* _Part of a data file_
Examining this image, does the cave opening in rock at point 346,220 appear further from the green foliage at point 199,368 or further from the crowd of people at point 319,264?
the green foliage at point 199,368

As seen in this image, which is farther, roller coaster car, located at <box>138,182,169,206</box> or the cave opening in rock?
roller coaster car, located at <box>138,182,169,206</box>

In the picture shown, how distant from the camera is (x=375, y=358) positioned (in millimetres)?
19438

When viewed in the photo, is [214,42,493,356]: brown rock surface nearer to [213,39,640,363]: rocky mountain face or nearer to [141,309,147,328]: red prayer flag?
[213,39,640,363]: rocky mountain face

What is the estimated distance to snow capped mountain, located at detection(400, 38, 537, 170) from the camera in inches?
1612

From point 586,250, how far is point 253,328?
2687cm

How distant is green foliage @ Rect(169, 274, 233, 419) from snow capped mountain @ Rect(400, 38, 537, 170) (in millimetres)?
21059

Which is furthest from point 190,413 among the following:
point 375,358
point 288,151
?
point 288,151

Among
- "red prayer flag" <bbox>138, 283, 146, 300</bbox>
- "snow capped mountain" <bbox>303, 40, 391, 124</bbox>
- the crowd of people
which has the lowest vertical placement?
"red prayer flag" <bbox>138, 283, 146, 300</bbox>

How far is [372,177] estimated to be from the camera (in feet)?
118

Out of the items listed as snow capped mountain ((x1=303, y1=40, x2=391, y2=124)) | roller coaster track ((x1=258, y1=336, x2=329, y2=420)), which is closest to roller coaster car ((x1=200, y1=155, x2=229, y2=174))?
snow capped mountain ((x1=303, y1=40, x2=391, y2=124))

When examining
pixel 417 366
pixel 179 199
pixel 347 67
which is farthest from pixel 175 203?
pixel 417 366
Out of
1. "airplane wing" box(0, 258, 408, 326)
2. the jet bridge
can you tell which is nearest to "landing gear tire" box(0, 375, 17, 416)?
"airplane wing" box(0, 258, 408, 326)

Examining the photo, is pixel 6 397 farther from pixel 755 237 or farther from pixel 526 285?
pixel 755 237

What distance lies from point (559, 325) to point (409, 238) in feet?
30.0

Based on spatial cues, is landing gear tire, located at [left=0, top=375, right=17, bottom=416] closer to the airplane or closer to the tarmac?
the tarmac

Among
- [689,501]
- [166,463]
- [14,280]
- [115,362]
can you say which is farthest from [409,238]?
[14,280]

* _Objective_
Write out the stretch of lines from the one containing "What distance lies" through the end of the data file, word for word.

* _Answer in full_
What distance lies from point (559, 325) to point (409, 238) in feet?
30.0

Based on spatial cues, is landing gear tire, located at [left=0, top=375, right=17, bottom=416] closer to the airplane or closer to the tarmac?
the tarmac

Among
- [689,501]
- [166,463]
- [14,280]
- [115,362]
can you say which is farthest from [409,238]?
[14,280]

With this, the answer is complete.